Wednesday’s debate made me sure of one thing: debates have proven to be ineffective at informing the American people of the different views of our main political parties. We can do better.
If debates are meant to show people that the candidates are capable of basic English, then the election might as well have been seized by Biden after the first debate. Trump’s incoherent jabbering does not do him any favours.
If the point of a debate is to hear rehearsed talking points, we could record each candidate separately, and release a manifesto mix-tape to the people.
But if the objective of a debate is to have an open conversation with tough questions posed by the moderator, then we need a different format. There must be some way to either ensure that the candidate answers the question or makes sure that they are made to look bad if they refuse to answer.
For example, there could be a short timer that starts once a question has been posed. If the moderator thinks that the candidate is trying to provide an answer, then the candidate will have more time added to their clock. If not, then their microphone will be muted. Such a format would help to cut down on the regurgitation of talking points.
Fact checking is also something that should be done zealously. With all the technology we have, there should be a way to communicate the facts to viewers, in real time, and if the candidate is being truthful. The moderator must also be empowered to forcibly cut off a candidate in order to push further into a question, perhaps challenging the candidate to self-correct on the facts. The consequence of being wilfully dishonest should be that either the moderator or a panel of political experts have the opportunity to read the facts and provide evidence.
Ultimately, we should strive for a debate format that is conducive to informing voters and provoking a substantial debate on the issues. The more the candidates are committed to being honest and civil, the more the debate format can be fluid. The flip side would be a sterile but still informative event.
If there was any hope that the second, town-hall debate, scheduled for Oct. 15 would yield different results, that hope has been dashed. The Commission on Presidential Debates decided that the debate should be done virtually for safety purposes, but President Trump refused to participate. Instead, Joe Biden will attend a town hall hosted by ABC News’s George Stephanopoulos, and Trump will hold a simultaneous town hall on NBC.
We need to have an honest dialogue about what we expect from our politicians and how we expect them to behave. Let’s build a better debate.
Otherwise, the most memorable moments of the debates will continue to be cameos by insects.

## EXTRACTED INFORMATION
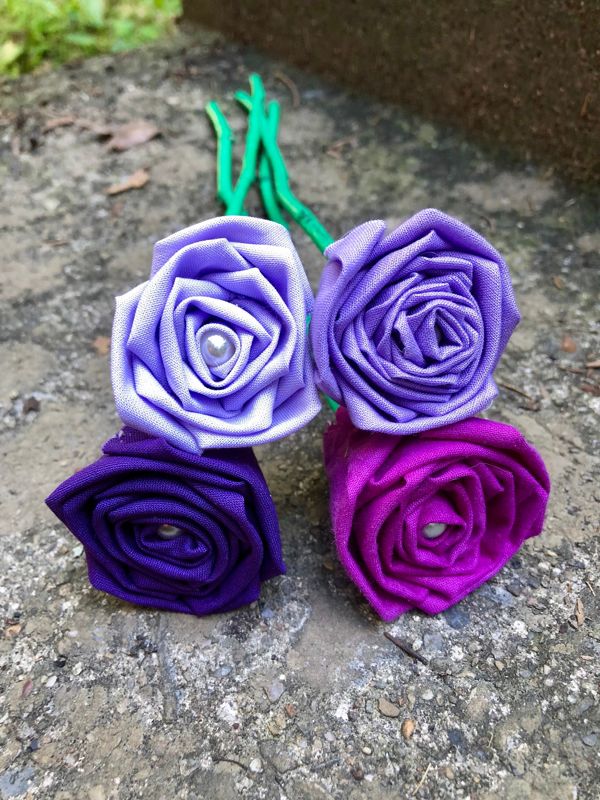 Purple Cotton Roses with Stems, Purple Ombré Flower Bouquet, Purple Rose, Cotton Roses, Cotton Anniversary, Second Anniversary, Gift for Her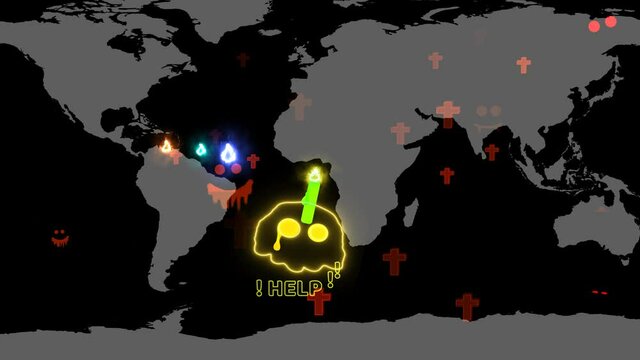 Skull candle tried to run away and cried for help while the hungry spirits ghost flew after it in Halloween night theme park world map background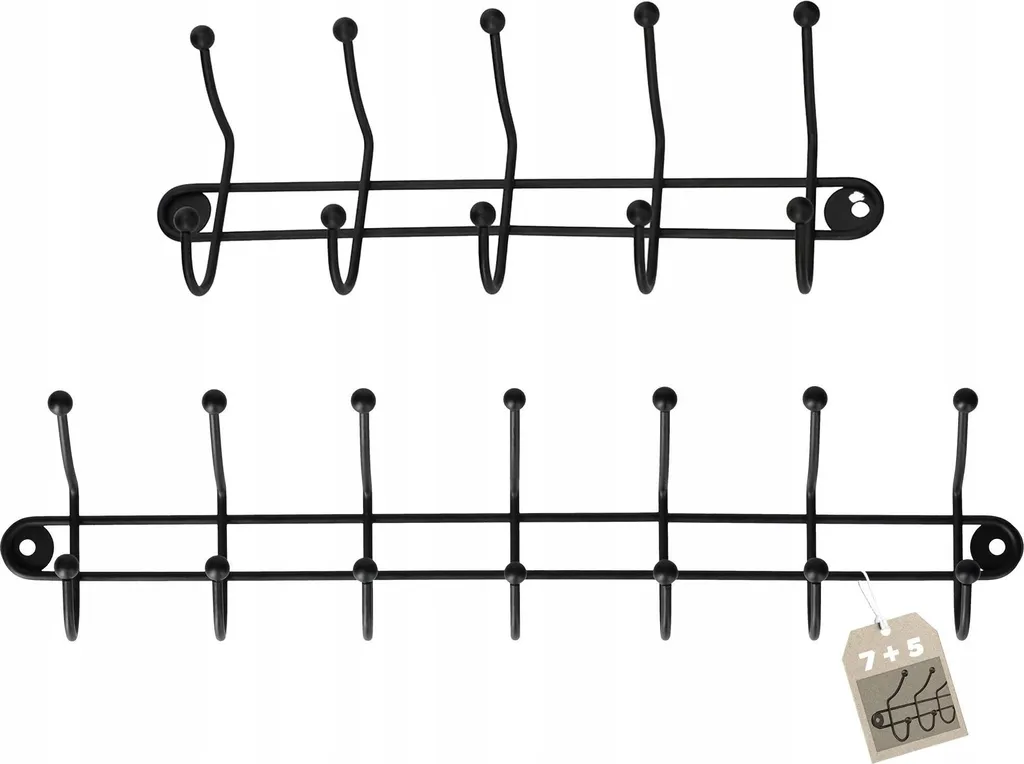 Gain de place : Patère murale noire 5 ou 7 crochets pour ranger vos murs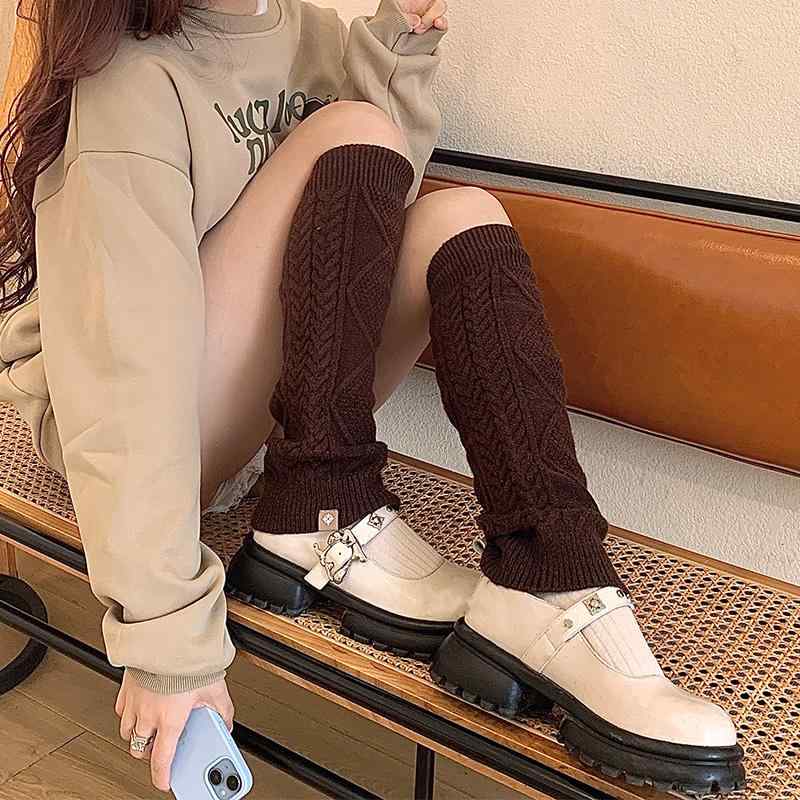 レディース 秋 冬 ニット レッグカバー 靴下 JK パイルソックス ストレート 暖かい スタイリッシュ ガール ミドル丈 ソックス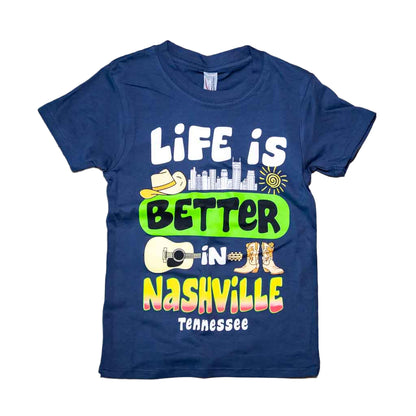 Our new design toddler "Life is Better in Nashville Tennessee" T-Shirt features a colorful logo that includes the Nashville downtown skyline along with a cowboy hat, guitar and boots.  This shirt is available in either Black or Marine Blue and comes in toddlers sizes X-Small, Small, Medium and Large.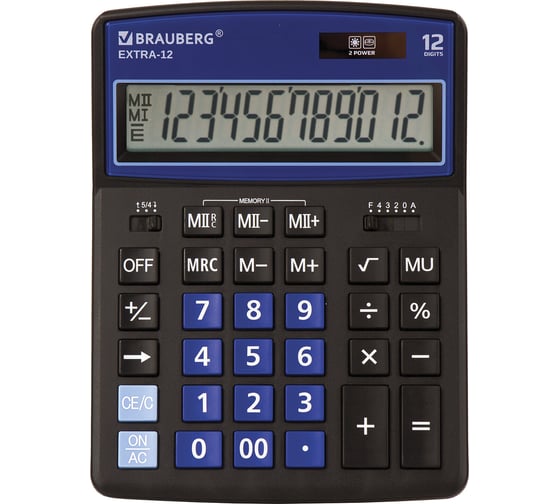 Настольный калькулятор BRAUBERG EXTRA-12-BKBU 206x155 мм, 12 разрядов, черно-синий 250472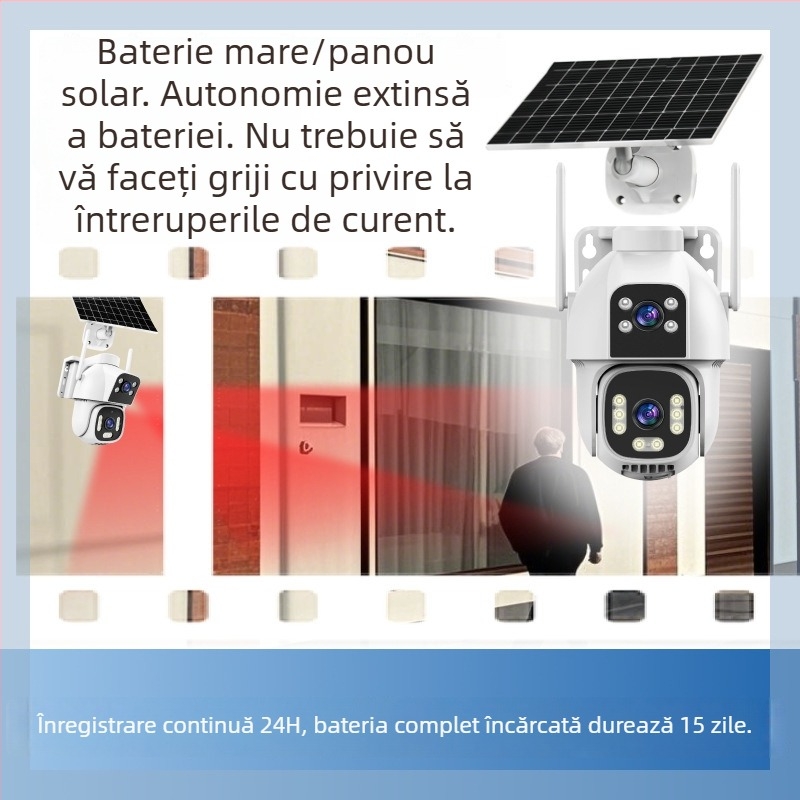 Cameră exterioră solară AOV cu obiective duale, rezistentă la apă, fără alimentare sau internet, viziune de noapte, monitorizare 4G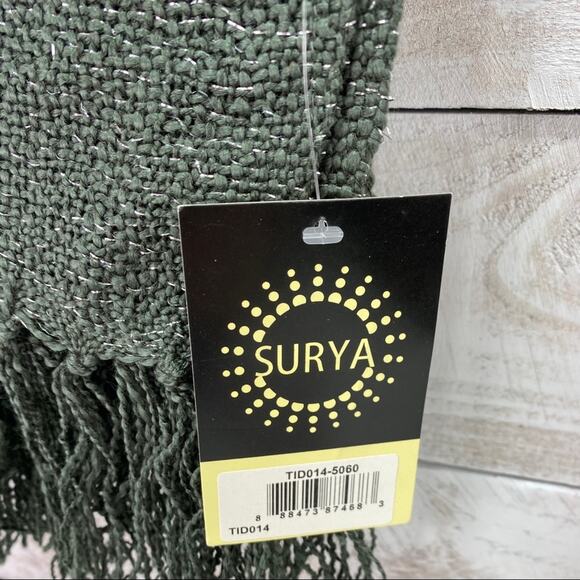 SURYA Tilda Charcoal Gray Metallic-Silver‎ Throw Home Decor Knitted Fray Blanket - Picture 3 of 5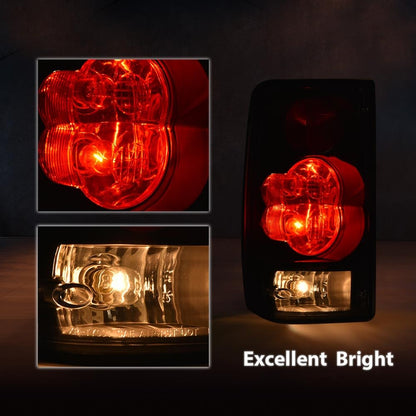 G-PLUS Tail Lights Brake Lamp w/Bulbs Compatible with Toyota Hilux Pickup Truck 1989-1995 8156089166, 8155089166, TO2800105, TO2801105 Clear Lens Black Housing LH&RH Luces TraserasAssembly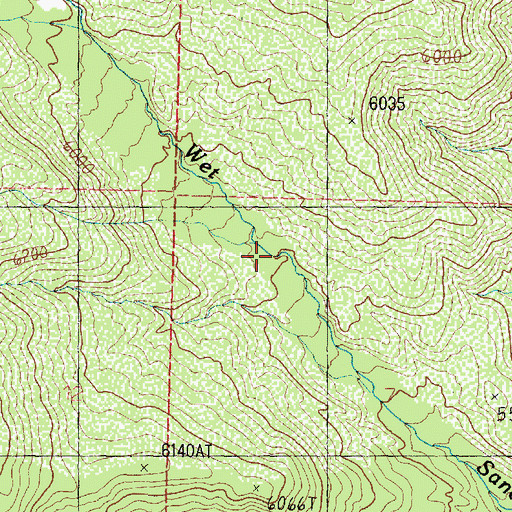 Topographic Map of Wet Sandy Trail, UT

## PROBLEMS TO WORK ON
**A)** In the debate essay's proposed timer format, what happens to a candidate's microphone if the moderator decides the candidate is not trying to answer?
**B)** Reproduce word for word the part of the debate essay from "But if the objective" to "refuse to answer.".
**C)** For each statement, say whether the debate essay agrees with it, and quote the words that decide it: (i) The Commission on Presidential Debates decided the second debate should be held virtually. (ii) Trump agreed to take part in the virtual debate. (iii) Biden's town hall is hosted on NBC.
The rows come from a different source than the debate essay.

## EXERCISE ANSWERS
**A)** It is muted.

**B)**
But if the objective of a debate is to have an open conversation with tough questions posed by the moderator, then we need a different format. There must be some way to either ensure that the candidate answers the question or makes sure that they are made to look bad if they refuse to answer.

**C)**
(i) Yes: "The Commission on Presidential Debates decided that the debate should be done virtually for safety purposes"
(ii) No: "but President Trump refused to participate"
(iii) No: "Joe Biden will attend a town hall hosted by ABC News’s George Stephanopoulos"